— STATED EXERCISE A —
Answer these questions from the invite-acceptance text below:
(i) Where is the email body logged in dev when RESEND_API_KEY is not set?
(ii) What happens when a signed-in user's session email matches the token?
(iii) After how many days does an invite expire?

— SELECTED EXCERPT —
· · · ·
In dev (no RESEND_API_KEY), the email body is logged to stdout instead. The accept URL is still returned inline so you can copy it from the API response.
Accepting an invite
The invitee opens the accept URL. Anchorify routes them through one of four state branches:
- Not signed in, no Anchorify account. Server creates the account inline using the token's email and runs the pending-username flow. (This branch lights up once magic-link sign-in ships; until then the link asks them to sign in with Google first.)
- Not signed in, account exists. Magic-link sign-in (or Google for now), then resume accept.
- Signed in, email matches the token. Accept happens directly.
- Signed in but the session email doesn't match. Error page: "this invite is for
<token-email>; sign out and sign in as that."
What happens after accept depends on the target:
Project invite
The server inserts a project_members row and redirects the user to the project page. Idempotent — re-accepting an invite they've already used is a no-op.
Org invite — three sub-cases
- You have no current org. The server inserts your
org_membersrow in the inviting org and lands you on the dashboard. - You're already a member of the target org. No-op; the dashboard loads.
- You're sole admin of another org. The server shows a merge confirmation page. You pick which org slug to keep (yours or the inviter's), rename any conflicting project slugs, and confirm. Your projects + shares move under the destination org; the discarded slug is permanently retired (tombstoned).
- You're not the sole admin of your current org. The server blocks the accept: "your current org has other admins; ask them to remove you before accepting." This protects orgs from one of their admins silently quitting via an invite.
Expired or stale invites
- Expired (past 7 days): error page suggesting the invitee ask the inviter for a fresh link.
- Deleted org or project: error page "this invite is no longer valid."
Tokens are stateless — there's no revoke endpoint. To "revoke" an active invite before the 7-day window, rename the target org/project; the token's target_id still resolves, but a fresh invite is needed to land on the renamed target.
The merge asymmetry
Once you've merged your org into someone else's, the projects you brought belong to the destination org. If you're later removed from that org (by another admin), the projects stay — they don't follow you out. You get a fresh empty home org on next sign-in via the auto-create hook.
This is intentional. Anchorify doesn't track "who brought what"; projects are org property, not user property. Make sure you're OK with that before accepting an org-level invite that triggers a merge.
· · · ·
— LISTED RECORDS —
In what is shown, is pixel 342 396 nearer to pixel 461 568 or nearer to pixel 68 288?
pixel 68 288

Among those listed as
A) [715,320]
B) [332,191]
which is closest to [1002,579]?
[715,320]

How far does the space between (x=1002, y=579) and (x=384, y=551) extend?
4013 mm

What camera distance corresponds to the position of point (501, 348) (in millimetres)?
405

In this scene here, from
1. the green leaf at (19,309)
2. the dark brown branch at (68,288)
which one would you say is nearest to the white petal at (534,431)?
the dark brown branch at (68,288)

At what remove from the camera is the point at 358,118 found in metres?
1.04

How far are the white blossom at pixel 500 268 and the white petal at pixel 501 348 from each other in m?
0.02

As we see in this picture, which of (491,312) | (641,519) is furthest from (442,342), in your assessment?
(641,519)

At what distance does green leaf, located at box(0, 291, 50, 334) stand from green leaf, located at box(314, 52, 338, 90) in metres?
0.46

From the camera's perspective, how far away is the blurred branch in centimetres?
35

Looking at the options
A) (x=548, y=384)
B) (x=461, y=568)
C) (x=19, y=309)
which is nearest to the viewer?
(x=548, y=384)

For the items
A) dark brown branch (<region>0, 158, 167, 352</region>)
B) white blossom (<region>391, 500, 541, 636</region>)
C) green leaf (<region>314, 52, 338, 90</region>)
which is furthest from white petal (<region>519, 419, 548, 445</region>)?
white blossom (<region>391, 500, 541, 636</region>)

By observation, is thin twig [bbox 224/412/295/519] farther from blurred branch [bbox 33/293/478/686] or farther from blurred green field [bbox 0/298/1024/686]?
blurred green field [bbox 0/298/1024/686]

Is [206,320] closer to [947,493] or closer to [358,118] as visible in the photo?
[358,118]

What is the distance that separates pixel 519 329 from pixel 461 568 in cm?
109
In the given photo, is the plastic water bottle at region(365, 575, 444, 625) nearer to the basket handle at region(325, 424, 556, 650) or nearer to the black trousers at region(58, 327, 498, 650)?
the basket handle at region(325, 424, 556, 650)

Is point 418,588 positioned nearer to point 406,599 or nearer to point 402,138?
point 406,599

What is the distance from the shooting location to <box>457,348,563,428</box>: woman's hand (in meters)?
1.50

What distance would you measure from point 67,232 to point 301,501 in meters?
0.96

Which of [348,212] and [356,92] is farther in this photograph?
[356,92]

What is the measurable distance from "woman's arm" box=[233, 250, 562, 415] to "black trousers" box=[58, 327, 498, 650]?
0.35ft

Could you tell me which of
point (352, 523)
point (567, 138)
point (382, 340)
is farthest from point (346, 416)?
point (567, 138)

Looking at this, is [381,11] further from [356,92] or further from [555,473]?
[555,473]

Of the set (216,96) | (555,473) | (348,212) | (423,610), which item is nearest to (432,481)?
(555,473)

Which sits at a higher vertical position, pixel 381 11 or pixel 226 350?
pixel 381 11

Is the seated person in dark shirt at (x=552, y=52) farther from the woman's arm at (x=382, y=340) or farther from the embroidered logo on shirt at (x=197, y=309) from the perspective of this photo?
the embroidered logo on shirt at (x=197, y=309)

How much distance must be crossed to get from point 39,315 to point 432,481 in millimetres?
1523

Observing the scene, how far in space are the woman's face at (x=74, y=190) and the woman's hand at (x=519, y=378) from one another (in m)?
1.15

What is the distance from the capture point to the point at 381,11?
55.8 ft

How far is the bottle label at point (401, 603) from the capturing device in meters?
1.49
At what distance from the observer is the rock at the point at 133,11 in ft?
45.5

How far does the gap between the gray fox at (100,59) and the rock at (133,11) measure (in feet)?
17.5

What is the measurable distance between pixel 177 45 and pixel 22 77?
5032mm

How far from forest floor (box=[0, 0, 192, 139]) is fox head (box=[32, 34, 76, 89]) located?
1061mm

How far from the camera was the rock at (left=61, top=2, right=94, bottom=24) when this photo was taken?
· · · ·
— STATED EXERCISE B —
Show every line of the records above that contains the string "woman". Case counts.

— SOLUTION A —
(i) To stdout.
(ii) The accept happens directly.
(iii) 7 days.

— SOLUTION B —
What is the distance from the shooting location to <box>457,348,563,428</box>: woman's hand (in meters)?
What is the measurable distance from "woman's arm" box=[233, 250, 562, 415] to "black trousers" box=[58, 327, 498, 650]?
Is the seated person in dark shirt at (x=552, y=52) farther from the woman's arm at (x=382, y=340) or farther from the embroidered logo on shirt at (x=197, y=309) from the perspective of this photo?
Observing the scene, how far in space are the woman's face at (x=74, y=190) and the woman's hand at (x=519, y=378) from one another (in m)?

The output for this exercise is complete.